Multe sbagliate, cancellazione senza ricorso: ecco gli 8 casi
Una multa sbagliata potrebbe essere cancellata senza costringere l’automobilista a presentare ricorso al Prefetto o al Giudice di Pace. È una delle novità contenute nel testo base della nuova revisione del Codice della strada, ancora in fase di consultazione e quindi non ancora in vigore.
Il principio dell’autotutela non è nuovo: già oggi la pubblica amministrazione può riesaminare i propri atti e intervenire quando emerge un errore. La novità proposta consiste nel disciplinare direttamente nel Codice della strada i casi nei quali il comando che ha accertato la violazione deve procedere all’archiviazione.
Per gli automobilisti il cambiamento sarebbe tutt’altro che secondario. In presenza di determinati errori evidenti, infatti, si potrebbe evitare un vero ricorso, con relativo dispendio di tempo e, nel caso del Giudice di Pace, anche di denaro.
Attenzione, però: si tratta al momento di una proposta. Il testo è sottoposto alla fase di consultazione e potrebbe quindi essere modificato prima dell’eventuale approvazione definitiva.
Multe sbagliate, cosa cambia con l’autotutela
Il problema è abbastanza comune. Un automobilista riceve una contravvenzione e scopre che qualcosa non torna: il veicolo non era più suo, la notifica è arrivata oltre i termini oppure la sanzione riguarda una persona estranea alla violazione.
L’autotutela consente già oggi all’amministrazione di riesaminare un proprio provvedimento. Nella pratica, però, la risposta degli uffici non è sempre uniforme e il cittadino può ritrovarsi comunque nella condizione di dover utilizzare i tradizionali strumenti di opposizione.

**Dati forniti**.

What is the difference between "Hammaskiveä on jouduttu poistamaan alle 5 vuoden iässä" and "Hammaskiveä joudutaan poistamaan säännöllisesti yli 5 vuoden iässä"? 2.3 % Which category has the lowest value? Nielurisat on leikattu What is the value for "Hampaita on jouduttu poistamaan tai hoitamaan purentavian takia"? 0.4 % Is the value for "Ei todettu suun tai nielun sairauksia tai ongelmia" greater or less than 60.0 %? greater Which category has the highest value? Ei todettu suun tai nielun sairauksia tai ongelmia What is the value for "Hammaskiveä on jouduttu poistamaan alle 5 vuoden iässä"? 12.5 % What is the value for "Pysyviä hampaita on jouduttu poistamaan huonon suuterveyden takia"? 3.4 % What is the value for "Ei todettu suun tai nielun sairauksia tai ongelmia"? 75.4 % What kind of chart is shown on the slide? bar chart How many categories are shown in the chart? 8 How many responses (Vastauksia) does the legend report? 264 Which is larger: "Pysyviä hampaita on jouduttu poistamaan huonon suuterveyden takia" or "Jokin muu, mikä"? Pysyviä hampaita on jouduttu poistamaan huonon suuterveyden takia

**Compiti da svolgere**.
• a. Nell'articolo sulle multe sbagliate, in quale fase si trova il testo base della nuova revisione del Codice della strada?
• b. Prosegui l'articolo sulle multe sbagliate dal punto in cui si interrompe.

**Risposte ai compiti**.
• a. È ancora in fase di consultazione e quindi non è ancora in vigore.

• b.
Il nuovo testo punta a rendere la procedura molto più chiara. La revisione del Codice della strada attualmente allo studio comprende infatti anche interventi diretti a semplificare la gestione delle multe emesse per errore.
L’aspetto più importante è che, nelle situazioni individuate dalla nuova disciplina, il responsabile del comando di polizia che ha accertato la violazione dovrebbe procedere all’archiviazione del verbale e delle relative sanzioni.
Non si tratterebbe quindi semplicemente di concedere all’ufficio una possibilità in più. Nel testo proposto l’archiviazione viene configurata come un passaggio dovuto quando ricorrono le condizioni previste.
Ed è qui che la novità diventa particolarmente interessante per chi guida.
Gli 8 casi in cui la multa potrà essere archiviata
Il testo individua otto situazioni principali nelle quali potrebbe essere possibile procedere all’archiviazione.
La prima riguarda il verbale notificato a una persona completamente estranea alla violazione. Il secondo caso interessa invece chi riceve una multa relativa a un veicolo che, nel momento in cui è stata commessa l’infrazione, non era più di sua proprietà.
Una situazione tutt’altro che teorica. Può accadere, per esempio, dopo la vendita di un’auto o di una moto, quando le informazioni utilizzate per individuare il soggetto responsabile non risultano correttamente aggiornate.
Il terzo caso riguarda la notifica effettuata in un luogo diverso da quello corretto, mentre il quarto interessa i verbali notificati oltre i termini previsti.
La quinta ipotesi è la morte del trasgressore.
Il sesto caso riguarda invece un verbale emesso da un ufficio non competente. La settima situazione prevista è quella di una sanzione che risulta già pagata da un altro soggetto obbligato allo stesso pagamento.
L’ottava ipotesi è più articolata e riguarda l’errata applicazione della norma contestata. L’errore può dipendere dalle qualità o dai requisiti amministrativi del trasgressore o dell’obbligato in solido, dalla tipologia del veicolo utilizzato oppure dai suoi requisiti tecnici o amministrativi.
In sostanza, la futura procedura non dovrebbe diventare uno strumento generico per contestare qualsiasi multa ritenuta ingiusta. L’obiettivo è invece individuare situazioni precise nelle quali esiste un errore tale da consentire allo stesso ufficio di correggere il provvedimento.
La multa potrebbe essere cancellata anche d’ufficio
C’è poi un altro elemento particolarmente rilevante. L’archiviazione potrebbe partire anche senza una specifica richiesta dell’automobilista.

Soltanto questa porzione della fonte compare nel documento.